Ils avancent donc prudemment, toujours sur leurs gardes. Je ne bouge pas, les laissant traverser la maison que je suis censée défendre.

— Les paris sont ouverts !


Ça, c'était Harvey, juste après la prophétie d'Irma. L'effervescence a traversé le bar. Visiblement, je n'étais pas le seul à me montrer enthousiaste d'une invasion imminente. Enfin on me promettait de l'action. La bière a coulé à flots ce soir-là. J'en ai vidé, personnellement, une bonne rasade tandis que les autres pariaient sur tout ce qu'on pouvait parier : le nombre d'ennemis, leur puissance, et surtout, quel chevalier les arrêterait.

Car oui, on ne savait pas grand-chose de l'identité de nos ennemis. Irma avait juste parlé de chevaliers rebelles. C'était donc forcément des types issus de nos rangs. Combien ? On ne pouvait pas le dire. Un nombre important de chevaliers d'argent et de bronze étaient portés disparus sans que l'on sache s'ils avaient rejoint une rébellion ou s'ils étaient décédés dans un coin paumé.

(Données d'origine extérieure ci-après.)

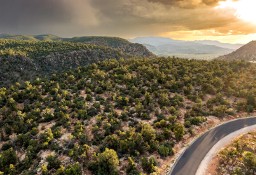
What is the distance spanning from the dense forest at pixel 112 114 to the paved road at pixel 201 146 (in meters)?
3.06

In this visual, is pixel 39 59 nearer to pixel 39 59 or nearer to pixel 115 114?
pixel 39 59

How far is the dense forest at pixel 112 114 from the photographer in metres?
37.9

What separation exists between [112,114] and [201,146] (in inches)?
815

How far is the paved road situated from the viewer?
34.8m

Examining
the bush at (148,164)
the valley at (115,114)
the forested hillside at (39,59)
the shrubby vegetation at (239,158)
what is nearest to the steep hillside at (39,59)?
the forested hillside at (39,59)

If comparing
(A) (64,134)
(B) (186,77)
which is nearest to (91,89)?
(A) (64,134)

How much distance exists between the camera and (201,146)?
41.2 meters

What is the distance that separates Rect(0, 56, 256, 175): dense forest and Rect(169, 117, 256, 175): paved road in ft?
10.0

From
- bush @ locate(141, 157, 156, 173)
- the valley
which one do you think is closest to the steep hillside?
the valley

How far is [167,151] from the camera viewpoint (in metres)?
39.4


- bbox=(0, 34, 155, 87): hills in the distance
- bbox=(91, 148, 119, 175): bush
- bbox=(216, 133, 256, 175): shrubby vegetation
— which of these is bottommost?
bbox=(91, 148, 119, 175): bush

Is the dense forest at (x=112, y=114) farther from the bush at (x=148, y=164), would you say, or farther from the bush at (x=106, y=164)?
the bush at (x=106, y=164)

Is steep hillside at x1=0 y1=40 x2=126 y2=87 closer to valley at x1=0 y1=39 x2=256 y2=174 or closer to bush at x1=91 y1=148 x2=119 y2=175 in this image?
valley at x1=0 y1=39 x2=256 y2=174

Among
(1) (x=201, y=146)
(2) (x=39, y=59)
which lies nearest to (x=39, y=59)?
(2) (x=39, y=59)
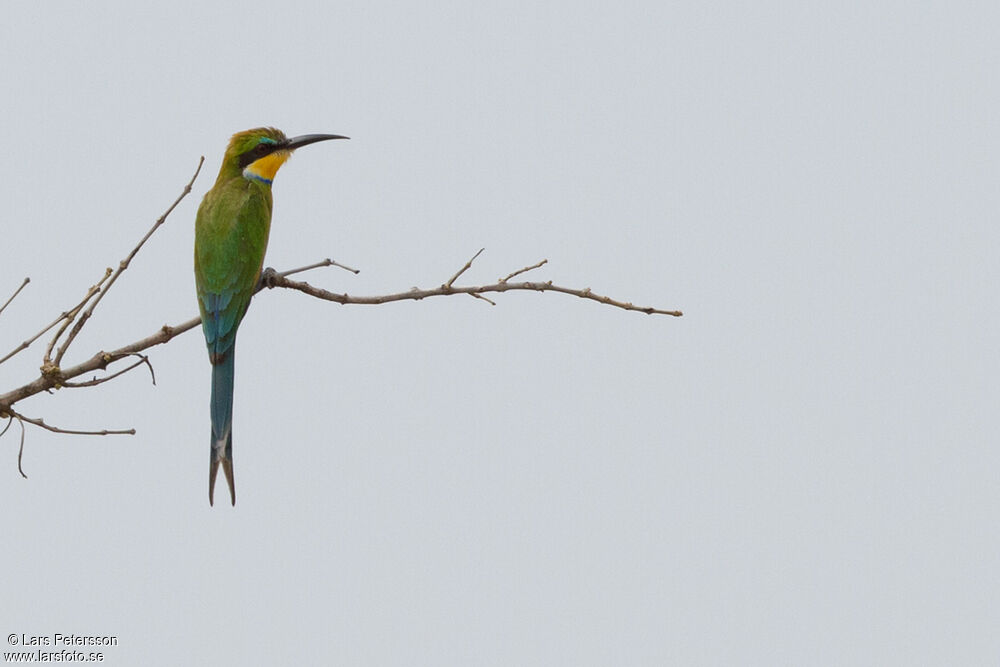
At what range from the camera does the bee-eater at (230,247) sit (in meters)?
3.52

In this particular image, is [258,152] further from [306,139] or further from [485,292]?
[485,292]

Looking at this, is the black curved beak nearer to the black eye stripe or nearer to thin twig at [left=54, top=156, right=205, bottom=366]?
the black eye stripe

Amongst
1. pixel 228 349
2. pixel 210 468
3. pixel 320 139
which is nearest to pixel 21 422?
pixel 210 468

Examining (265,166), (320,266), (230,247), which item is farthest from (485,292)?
(265,166)

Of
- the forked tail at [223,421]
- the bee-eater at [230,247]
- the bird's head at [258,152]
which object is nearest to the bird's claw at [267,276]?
the bee-eater at [230,247]

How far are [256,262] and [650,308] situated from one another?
1804mm

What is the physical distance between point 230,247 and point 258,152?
55cm

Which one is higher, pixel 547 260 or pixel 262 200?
pixel 262 200

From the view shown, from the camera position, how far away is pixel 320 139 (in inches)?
164

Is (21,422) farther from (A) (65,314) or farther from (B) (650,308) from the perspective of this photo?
(B) (650,308)

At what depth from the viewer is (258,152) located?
419 centimetres

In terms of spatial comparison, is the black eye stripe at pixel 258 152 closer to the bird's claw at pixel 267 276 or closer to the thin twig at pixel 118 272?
the bird's claw at pixel 267 276

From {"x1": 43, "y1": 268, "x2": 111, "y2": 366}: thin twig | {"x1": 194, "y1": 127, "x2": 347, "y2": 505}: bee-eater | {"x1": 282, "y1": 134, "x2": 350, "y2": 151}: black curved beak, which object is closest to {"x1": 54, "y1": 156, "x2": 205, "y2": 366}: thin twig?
{"x1": 43, "y1": 268, "x2": 111, "y2": 366}: thin twig

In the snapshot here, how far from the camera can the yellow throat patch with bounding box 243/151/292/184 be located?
4.19 meters
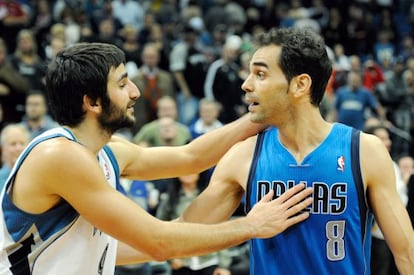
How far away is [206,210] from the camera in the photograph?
4.13 m

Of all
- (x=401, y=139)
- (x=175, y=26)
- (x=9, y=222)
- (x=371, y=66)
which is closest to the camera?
(x=9, y=222)

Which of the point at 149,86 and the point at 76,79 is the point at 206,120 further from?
the point at 76,79

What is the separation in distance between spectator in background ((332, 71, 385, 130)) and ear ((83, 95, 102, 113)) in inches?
383

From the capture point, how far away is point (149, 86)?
40.1 ft

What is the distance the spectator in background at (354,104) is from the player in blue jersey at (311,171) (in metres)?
9.36

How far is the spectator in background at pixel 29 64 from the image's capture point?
37.8ft

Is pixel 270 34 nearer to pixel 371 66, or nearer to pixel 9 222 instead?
pixel 9 222

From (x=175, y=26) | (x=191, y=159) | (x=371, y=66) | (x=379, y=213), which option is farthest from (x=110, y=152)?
(x=175, y=26)

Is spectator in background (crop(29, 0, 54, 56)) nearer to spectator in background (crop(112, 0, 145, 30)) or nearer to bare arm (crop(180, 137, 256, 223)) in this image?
spectator in background (crop(112, 0, 145, 30))

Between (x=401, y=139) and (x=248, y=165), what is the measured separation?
375 inches

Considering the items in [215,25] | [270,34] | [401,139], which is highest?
[270,34]

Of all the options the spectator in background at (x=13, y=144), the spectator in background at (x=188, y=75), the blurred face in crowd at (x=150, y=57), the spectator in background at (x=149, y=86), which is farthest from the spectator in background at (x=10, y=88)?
the spectator in background at (x=13, y=144)

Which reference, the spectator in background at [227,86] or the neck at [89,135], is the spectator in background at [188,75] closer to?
the spectator in background at [227,86]

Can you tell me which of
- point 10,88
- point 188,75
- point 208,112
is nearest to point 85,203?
point 208,112
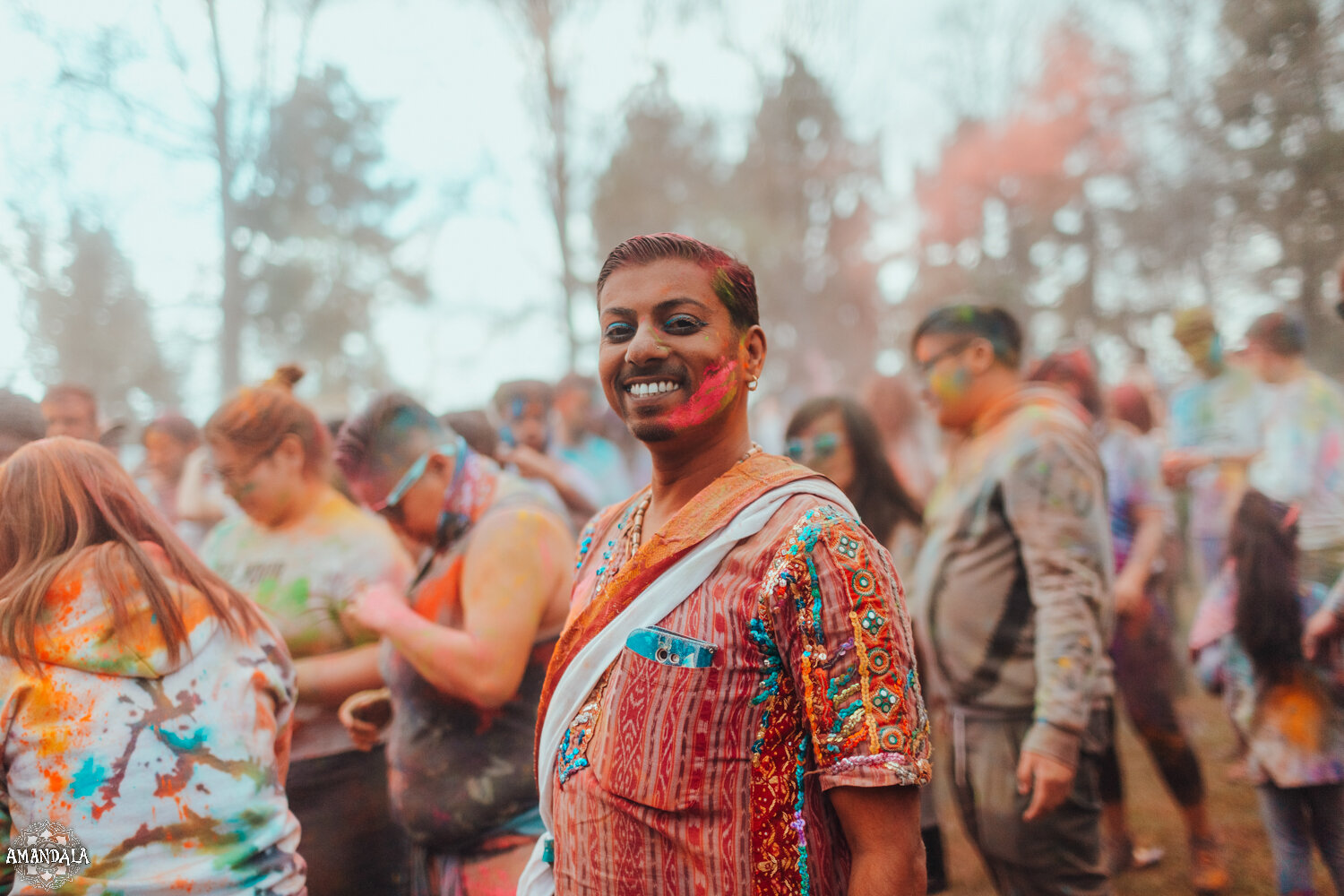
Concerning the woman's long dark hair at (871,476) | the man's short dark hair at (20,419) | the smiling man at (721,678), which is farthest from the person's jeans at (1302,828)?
the man's short dark hair at (20,419)

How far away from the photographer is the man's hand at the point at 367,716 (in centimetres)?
259

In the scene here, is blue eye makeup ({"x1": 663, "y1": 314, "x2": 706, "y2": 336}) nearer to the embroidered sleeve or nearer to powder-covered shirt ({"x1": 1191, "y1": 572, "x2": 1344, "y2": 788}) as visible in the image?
the embroidered sleeve

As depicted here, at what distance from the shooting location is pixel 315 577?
284cm

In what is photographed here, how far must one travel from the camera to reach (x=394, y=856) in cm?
297

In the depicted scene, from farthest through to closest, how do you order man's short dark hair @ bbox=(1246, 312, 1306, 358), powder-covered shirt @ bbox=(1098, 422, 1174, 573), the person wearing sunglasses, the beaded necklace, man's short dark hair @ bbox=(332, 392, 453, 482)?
1. powder-covered shirt @ bbox=(1098, 422, 1174, 573)
2. man's short dark hair @ bbox=(1246, 312, 1306, 358)
3. the person wearing sunglasses
4. man's short dark hair @ bbox=(332, 392, 453, 482)
5. the beaded necklace

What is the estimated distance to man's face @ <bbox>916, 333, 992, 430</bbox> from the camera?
2.92 meters

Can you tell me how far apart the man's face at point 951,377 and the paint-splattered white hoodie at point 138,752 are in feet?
7.80

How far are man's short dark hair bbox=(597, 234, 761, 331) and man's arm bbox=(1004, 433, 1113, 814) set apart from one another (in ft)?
4.79

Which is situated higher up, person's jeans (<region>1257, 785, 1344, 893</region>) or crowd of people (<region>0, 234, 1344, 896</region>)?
crowd of people (<region>0, 234, 1344, 896</region>)

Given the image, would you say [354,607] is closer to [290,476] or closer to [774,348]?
[290,476]

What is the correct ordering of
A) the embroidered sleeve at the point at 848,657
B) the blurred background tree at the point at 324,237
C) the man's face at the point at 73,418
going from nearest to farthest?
1. the embroidered sleeve at the point at 848,657
2. the man's face at the point at 73,418
3. the blurred background tree at the point at 324,237

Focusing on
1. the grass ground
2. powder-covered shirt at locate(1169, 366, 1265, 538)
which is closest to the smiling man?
the grass ground

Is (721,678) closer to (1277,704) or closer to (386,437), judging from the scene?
(386,437)

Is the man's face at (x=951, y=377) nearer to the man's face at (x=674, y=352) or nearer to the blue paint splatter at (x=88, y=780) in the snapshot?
the man's face at (x=674, y=352)
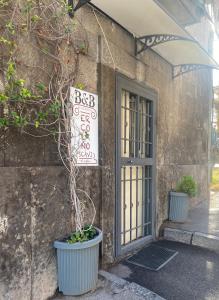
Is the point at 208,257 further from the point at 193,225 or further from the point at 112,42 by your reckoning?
the point at 112,42

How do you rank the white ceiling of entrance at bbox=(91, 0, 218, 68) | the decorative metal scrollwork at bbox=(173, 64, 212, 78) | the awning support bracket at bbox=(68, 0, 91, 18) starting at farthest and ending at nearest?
the decorative metal scrollwork at bbox=(173, 64, 212, 78) → the white ceiling of entrance at bbox=(91, 0, 218, 68) → the awning support bracket at bbox=(68, 0, 91, 18)

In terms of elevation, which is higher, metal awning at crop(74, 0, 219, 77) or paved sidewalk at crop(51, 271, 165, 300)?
metal awning at crop(74, 0, 219, 77)

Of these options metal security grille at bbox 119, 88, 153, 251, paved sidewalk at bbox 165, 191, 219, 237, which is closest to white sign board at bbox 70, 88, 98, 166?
metal security grille at bbox 119, 88, 153, 251

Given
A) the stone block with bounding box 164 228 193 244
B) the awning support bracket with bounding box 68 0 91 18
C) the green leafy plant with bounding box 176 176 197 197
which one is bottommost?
the stone block with bounding box 164 228 193 244

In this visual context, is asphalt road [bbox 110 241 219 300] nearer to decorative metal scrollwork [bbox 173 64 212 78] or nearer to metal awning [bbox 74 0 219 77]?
metal awning [bbox 74 0 219 77]

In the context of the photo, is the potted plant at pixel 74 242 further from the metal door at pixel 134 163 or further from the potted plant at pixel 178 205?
the potted plant at pixel 178 205

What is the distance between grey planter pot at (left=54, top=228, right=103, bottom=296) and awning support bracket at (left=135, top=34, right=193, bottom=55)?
3116mm

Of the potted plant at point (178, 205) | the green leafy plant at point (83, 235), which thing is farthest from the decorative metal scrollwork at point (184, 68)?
the green leafy plant at point (83, 235)

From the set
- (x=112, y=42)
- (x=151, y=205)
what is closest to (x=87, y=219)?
(x=151, y=205)

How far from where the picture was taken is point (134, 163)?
4645mm

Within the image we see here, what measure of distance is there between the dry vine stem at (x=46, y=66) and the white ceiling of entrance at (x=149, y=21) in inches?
29.0

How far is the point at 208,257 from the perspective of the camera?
4445mm

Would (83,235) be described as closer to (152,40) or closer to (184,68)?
(152,40)

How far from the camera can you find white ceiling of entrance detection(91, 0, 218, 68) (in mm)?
3568
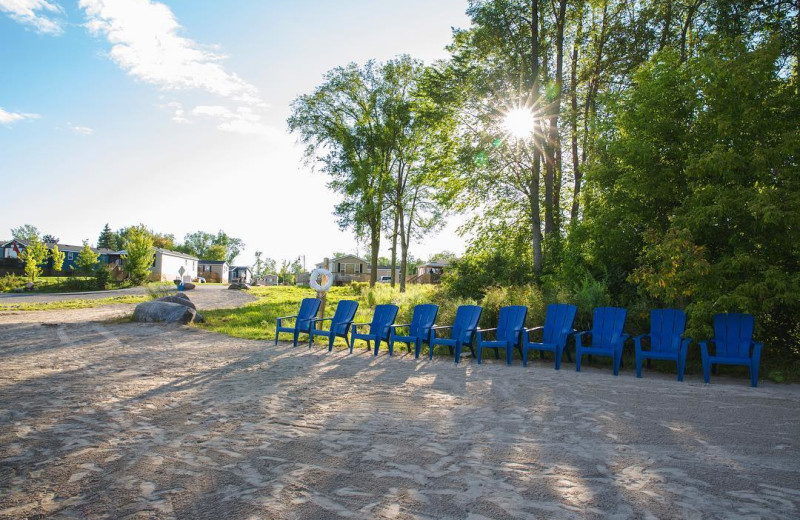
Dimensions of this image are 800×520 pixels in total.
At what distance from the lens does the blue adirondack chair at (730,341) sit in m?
6.32

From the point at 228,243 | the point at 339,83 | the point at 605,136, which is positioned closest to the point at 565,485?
Answer: the point at 605,136

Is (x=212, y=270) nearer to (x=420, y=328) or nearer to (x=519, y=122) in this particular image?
(x=519, y=122)

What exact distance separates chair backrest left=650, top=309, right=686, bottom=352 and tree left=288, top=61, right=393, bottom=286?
59.6 ft

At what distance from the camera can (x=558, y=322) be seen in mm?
7871

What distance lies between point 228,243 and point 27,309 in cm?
8588

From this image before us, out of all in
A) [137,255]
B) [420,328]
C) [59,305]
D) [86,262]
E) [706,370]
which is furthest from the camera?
[137,255]

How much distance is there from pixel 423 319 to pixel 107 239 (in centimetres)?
7228

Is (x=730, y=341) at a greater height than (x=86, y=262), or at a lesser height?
lesser

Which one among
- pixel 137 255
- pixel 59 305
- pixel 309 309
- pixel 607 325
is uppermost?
pixel 137 255

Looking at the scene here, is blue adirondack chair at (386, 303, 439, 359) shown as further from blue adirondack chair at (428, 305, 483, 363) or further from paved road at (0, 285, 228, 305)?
paved road at (0, 285, 228, 305)

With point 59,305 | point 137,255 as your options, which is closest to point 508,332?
point 59,305

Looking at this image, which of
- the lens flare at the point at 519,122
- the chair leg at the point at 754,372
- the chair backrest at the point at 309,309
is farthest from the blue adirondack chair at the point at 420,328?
the lens flare at the point at 519,122

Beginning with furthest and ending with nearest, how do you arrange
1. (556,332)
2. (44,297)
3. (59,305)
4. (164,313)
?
(44,297) → (59,305) → (164,313) → (556,332)

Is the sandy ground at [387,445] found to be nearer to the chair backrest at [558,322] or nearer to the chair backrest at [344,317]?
the chair backrest at [558,322]
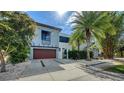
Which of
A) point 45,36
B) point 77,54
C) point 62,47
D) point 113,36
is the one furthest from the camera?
point 45,36

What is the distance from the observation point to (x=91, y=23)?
5367 mm

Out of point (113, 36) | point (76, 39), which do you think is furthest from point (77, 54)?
point (113, 36)

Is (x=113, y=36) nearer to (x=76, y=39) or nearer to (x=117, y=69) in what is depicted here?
(x=117, y=69)

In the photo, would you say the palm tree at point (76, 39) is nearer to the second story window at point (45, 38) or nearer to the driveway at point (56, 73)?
the driveway at point (56, 73)

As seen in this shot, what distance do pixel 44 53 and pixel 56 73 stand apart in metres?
1.19

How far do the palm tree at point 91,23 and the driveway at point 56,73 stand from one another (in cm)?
104

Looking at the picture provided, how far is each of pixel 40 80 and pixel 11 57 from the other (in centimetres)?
136

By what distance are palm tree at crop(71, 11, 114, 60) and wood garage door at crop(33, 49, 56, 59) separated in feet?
4.15

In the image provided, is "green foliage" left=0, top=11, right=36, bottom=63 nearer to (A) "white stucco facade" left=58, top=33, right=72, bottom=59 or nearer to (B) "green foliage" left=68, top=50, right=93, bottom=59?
(A) "white stucco facade" left=58, top=33, right=72, bottom=59

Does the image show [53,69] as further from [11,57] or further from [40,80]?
[11,57]

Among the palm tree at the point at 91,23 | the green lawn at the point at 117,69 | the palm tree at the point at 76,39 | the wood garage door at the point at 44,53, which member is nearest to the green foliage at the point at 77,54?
the palm tree at the point at 76,39
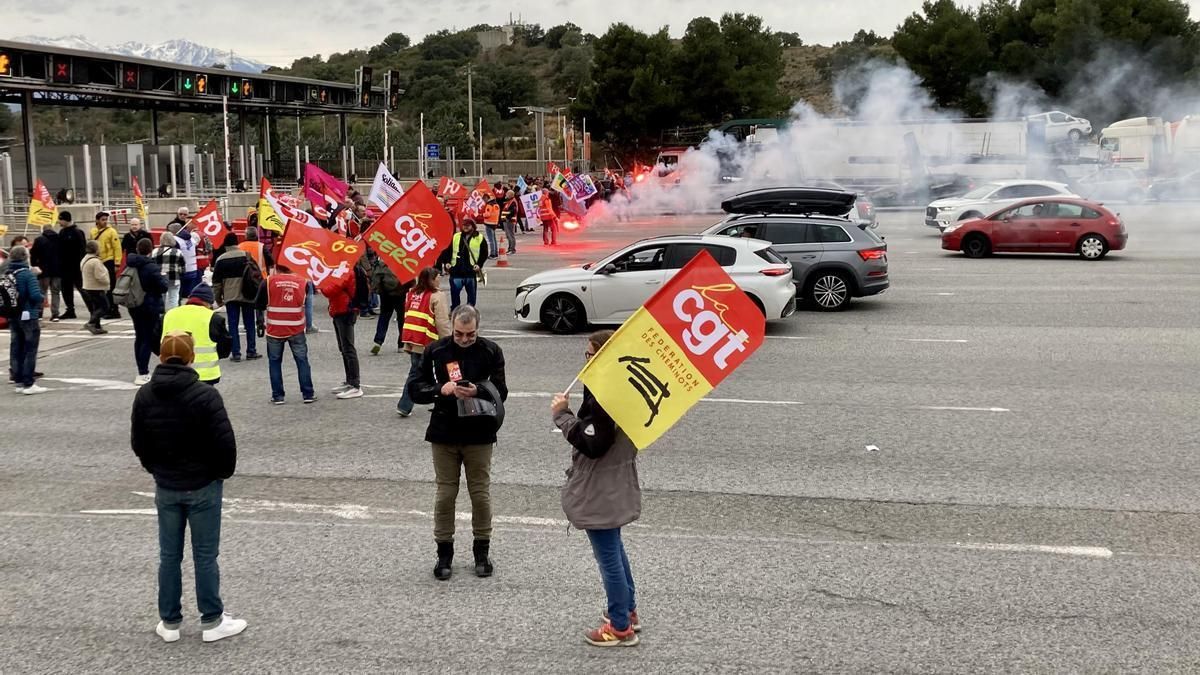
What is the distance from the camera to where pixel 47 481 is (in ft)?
30.8

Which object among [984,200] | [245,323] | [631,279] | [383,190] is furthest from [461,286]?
[984,200]

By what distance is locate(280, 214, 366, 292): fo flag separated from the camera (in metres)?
12.9

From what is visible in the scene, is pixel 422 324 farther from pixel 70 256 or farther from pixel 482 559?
pixel 70 256

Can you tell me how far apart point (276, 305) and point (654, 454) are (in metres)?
4.58

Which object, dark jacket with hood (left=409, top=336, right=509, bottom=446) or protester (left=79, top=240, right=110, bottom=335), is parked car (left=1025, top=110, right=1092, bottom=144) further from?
dark jacket with hood (left=409, top=336, right=509, bottom=446)

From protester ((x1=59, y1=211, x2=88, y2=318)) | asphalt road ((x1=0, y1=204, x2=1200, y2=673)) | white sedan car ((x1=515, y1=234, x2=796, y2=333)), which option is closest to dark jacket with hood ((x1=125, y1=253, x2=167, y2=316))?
asphalt road ((x1=0, y1=204, x2=1200, y2=673))

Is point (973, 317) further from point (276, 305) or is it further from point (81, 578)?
point (81, 578)

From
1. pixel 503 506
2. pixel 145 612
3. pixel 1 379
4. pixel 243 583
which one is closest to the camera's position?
pixel 145 612

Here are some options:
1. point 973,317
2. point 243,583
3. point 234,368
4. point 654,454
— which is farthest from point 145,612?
point 973,317

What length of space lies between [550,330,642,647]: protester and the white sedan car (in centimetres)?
1053

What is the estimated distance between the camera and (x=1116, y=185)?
4494cm

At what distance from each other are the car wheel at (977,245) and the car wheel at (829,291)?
9560 mm

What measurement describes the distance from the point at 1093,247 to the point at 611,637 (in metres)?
23.2

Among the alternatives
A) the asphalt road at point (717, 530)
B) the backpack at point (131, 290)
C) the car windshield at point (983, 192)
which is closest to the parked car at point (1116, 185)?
the car windshield at point (983, 192)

— Hé, dis, on est potes tous les deux, n'est-ce pas ?
— Bien entendu, Harvey. Pourquoi cette question ?
— Parce que j'ai parié une forte somme sur toi. À la dernière rébellion, j'avais plutôt misé sur Judith, mais là je sens que cette attaque n'ira pas loin du tout.
— Ah, c'est cool de croire en moi… Tu avais vraiment parié sur Judith ? C'était pas un peu risqué comme pari ? La maison du Capricorne, c'était chaud pour que des petits chevaliers arrivent jusque-là.
— Ouais, un peu risqué, mais les évènements m'ont donné raison : je me suis fait des couilles en or !
— Hein ? T'es sérieux ? Comment des chevaliers de bronze ont pu arriver jusque-là ?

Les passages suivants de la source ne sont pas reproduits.